PROBLEM: Arrange everything from the start of the rows down to and including the line that contains "0.36 metres" as a JSON list of strings, with one string per line and blank lines left out.

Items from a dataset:
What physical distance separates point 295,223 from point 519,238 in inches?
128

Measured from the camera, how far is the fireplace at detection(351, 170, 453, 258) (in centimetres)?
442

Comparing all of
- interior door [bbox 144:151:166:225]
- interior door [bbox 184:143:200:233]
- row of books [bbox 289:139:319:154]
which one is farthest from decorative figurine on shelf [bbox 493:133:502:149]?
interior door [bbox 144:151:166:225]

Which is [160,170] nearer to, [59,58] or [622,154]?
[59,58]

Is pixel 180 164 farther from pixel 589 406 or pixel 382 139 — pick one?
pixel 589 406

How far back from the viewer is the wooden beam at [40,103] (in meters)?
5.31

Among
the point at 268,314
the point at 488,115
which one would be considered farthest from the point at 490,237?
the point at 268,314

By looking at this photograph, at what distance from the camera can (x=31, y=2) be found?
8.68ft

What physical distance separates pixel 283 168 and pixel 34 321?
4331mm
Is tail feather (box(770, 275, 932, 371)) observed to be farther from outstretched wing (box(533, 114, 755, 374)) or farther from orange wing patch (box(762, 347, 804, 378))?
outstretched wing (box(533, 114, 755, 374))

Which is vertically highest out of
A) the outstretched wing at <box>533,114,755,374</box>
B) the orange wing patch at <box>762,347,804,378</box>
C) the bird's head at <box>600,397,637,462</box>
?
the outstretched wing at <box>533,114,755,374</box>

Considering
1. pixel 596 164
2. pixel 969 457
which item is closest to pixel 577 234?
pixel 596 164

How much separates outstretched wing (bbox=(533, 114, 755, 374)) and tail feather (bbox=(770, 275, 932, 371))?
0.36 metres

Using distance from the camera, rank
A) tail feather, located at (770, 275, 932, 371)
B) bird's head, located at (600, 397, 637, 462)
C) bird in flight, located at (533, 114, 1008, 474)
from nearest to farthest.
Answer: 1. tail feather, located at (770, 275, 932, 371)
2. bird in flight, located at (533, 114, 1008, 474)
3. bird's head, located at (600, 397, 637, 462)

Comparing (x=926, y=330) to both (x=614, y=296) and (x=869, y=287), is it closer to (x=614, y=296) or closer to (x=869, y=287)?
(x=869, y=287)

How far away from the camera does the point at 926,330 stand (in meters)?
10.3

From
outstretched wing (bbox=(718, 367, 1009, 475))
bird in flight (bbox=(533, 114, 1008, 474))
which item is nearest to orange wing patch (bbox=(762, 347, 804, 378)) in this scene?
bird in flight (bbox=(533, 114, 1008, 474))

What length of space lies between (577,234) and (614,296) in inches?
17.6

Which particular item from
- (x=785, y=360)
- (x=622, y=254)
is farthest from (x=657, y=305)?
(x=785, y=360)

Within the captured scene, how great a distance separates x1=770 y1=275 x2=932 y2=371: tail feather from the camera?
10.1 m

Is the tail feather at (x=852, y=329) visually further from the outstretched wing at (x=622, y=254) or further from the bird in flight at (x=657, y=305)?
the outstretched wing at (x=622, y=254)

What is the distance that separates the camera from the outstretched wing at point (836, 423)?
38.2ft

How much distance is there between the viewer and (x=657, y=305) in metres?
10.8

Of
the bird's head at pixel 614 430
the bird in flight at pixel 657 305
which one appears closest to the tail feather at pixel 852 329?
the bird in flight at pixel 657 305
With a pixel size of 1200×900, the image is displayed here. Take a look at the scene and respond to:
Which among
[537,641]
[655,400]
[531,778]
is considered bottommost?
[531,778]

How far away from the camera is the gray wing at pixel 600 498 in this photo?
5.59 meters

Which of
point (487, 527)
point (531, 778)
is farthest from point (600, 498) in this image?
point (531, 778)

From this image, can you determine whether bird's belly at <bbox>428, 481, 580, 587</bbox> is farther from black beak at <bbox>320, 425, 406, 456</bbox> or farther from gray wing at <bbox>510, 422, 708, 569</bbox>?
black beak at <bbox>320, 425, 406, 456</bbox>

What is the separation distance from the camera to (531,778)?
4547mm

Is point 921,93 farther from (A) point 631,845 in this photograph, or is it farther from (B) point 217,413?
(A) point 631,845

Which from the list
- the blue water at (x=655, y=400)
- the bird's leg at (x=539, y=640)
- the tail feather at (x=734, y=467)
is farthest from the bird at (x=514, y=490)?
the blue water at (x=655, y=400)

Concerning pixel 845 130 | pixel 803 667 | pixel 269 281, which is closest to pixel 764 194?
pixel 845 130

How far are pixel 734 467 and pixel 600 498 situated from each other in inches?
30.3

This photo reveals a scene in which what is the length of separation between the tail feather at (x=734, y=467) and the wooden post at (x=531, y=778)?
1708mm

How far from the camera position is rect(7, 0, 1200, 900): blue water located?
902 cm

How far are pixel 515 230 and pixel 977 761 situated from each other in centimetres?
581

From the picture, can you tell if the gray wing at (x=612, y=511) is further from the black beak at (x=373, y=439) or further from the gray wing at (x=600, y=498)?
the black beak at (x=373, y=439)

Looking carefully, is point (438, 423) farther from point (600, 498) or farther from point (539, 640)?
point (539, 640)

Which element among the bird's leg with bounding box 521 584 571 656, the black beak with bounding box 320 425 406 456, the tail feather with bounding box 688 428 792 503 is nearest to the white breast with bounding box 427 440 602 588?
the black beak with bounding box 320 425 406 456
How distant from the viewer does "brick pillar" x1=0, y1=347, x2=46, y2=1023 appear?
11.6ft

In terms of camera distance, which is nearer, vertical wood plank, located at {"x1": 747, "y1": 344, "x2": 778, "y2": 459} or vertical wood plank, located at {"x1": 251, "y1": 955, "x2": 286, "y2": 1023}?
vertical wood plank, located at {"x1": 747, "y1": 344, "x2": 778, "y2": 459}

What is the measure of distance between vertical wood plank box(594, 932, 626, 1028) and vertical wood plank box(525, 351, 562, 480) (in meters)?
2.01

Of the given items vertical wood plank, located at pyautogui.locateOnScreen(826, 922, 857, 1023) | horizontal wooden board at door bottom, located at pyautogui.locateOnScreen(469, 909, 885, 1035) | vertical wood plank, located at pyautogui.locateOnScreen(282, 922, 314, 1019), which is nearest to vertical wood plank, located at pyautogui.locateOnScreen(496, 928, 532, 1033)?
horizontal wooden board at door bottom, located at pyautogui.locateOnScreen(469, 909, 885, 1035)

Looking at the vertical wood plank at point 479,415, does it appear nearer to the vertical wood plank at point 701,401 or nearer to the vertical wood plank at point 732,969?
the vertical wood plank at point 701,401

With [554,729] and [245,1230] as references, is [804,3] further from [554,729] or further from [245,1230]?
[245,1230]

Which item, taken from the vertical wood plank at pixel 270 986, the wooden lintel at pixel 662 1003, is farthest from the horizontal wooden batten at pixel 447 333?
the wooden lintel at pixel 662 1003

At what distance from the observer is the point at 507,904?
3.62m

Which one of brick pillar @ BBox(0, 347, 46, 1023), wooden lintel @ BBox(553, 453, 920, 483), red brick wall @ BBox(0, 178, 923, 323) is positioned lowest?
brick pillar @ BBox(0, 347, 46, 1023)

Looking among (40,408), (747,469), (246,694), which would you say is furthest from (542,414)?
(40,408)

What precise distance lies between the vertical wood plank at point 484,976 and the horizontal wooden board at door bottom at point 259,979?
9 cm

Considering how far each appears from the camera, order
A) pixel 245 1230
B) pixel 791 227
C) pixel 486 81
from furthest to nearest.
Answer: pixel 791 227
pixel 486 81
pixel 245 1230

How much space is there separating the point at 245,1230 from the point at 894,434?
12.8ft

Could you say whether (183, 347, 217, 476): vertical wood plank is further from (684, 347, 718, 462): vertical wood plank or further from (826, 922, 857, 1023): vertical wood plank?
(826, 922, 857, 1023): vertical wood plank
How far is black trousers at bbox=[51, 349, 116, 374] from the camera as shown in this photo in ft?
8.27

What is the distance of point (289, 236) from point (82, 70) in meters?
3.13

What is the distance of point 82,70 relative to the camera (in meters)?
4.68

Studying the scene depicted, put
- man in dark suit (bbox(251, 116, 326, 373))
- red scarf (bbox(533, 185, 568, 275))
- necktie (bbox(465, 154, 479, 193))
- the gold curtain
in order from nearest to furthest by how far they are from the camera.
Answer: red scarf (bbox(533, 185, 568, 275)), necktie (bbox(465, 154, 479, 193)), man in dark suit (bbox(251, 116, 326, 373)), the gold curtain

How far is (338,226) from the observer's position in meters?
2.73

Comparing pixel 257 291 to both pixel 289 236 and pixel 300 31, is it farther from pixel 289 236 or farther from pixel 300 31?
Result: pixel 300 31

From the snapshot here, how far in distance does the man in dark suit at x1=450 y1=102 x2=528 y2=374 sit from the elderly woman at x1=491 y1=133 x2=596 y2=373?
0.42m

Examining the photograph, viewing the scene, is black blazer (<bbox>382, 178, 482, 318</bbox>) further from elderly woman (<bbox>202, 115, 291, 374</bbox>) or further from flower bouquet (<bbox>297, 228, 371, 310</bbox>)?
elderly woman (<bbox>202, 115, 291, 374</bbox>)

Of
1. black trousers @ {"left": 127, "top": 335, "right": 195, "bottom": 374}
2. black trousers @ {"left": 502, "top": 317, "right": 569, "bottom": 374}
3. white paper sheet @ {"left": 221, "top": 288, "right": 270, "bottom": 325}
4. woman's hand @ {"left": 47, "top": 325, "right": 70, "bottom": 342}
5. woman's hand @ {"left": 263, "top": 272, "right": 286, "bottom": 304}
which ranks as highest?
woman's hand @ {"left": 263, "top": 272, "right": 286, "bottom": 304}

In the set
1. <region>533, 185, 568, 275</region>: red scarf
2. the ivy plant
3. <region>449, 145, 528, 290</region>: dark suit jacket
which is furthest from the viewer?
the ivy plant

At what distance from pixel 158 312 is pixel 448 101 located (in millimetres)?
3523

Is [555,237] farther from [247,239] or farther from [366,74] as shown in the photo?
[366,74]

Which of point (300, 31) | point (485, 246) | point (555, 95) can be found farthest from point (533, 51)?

OUTPUT FOR THIS TASK:
[
  "What physical distance separates point 295,223 from point 519,238 in inches?",
  "128",
  "Measured from the camera, how far is the fireplace at detection(351, 170, 453, 258) (in centimetres)?",
  "442",
  "Comparing all of",
  "- interior door [bbox 144:151:166:225]",
  "- interior door [bbox 184:143:200:233]",
  "- row of books [bbox 289:139:319:154]",
  "which one is farthest from decorative figurine on shelf [bbox 493:133:502:149]?",
  "interior door [bbox 144:151:166:225]",
  "Which is [160,170] nearer to, [59,58] or [622,154]?",
  "[59,58]",
  "Is pixel 180 164 farther from pixel 589 406 or pixel 382 139 — pick one?",
  "pixel 589 406",
  "How far back from the viewer is the wooden beam at [40,103] (in meters)?",
  "5.31",
  "Among",
  "the point at 268,314",
  "the point at 488,115",
  "which one would be considered farthest from the point at 490,237?",
  "the point at 268,314",
  "By looking at this photograph, at what distance from the camera can (x=31, y=2) be found?",
  "8.68ft",
  "What physical distance separates pixel 283 168 and pixel 34 321?",
  "4331mm",
  "Is tail feather (box(770, 275, 932, 371)) observed to be farther from outstretched wing (box(533, 114, 755, 374)) or farther from orange wing patch (box(762, 347, 804, 378))?",
  "outstretched wing (box(533, 114, 755, 374))",
  "Which is vertically highest out of",
  "A) the outstretched wing at <box>533,114,755,374</box>",
  "B) the orange wing patch at <box>762,347,804,378</box>",
  "C) the bird's head at <box>600,397,637,462</box>",
  "?",
  "the outstretched wing at <box>533,114,755,374</box>",
  "Considering",
  "1. pixel 596 164",
  "2. pixel 969 457",
  "which item is closest to pixel 577 234?",
  "pixel 596 164",
  "How much separates outstretched wing (bbox=(533, 114, 755, 374)) and tail feather (bbox=(770, 275, 932, 371))?",
  "0.36 metres"
]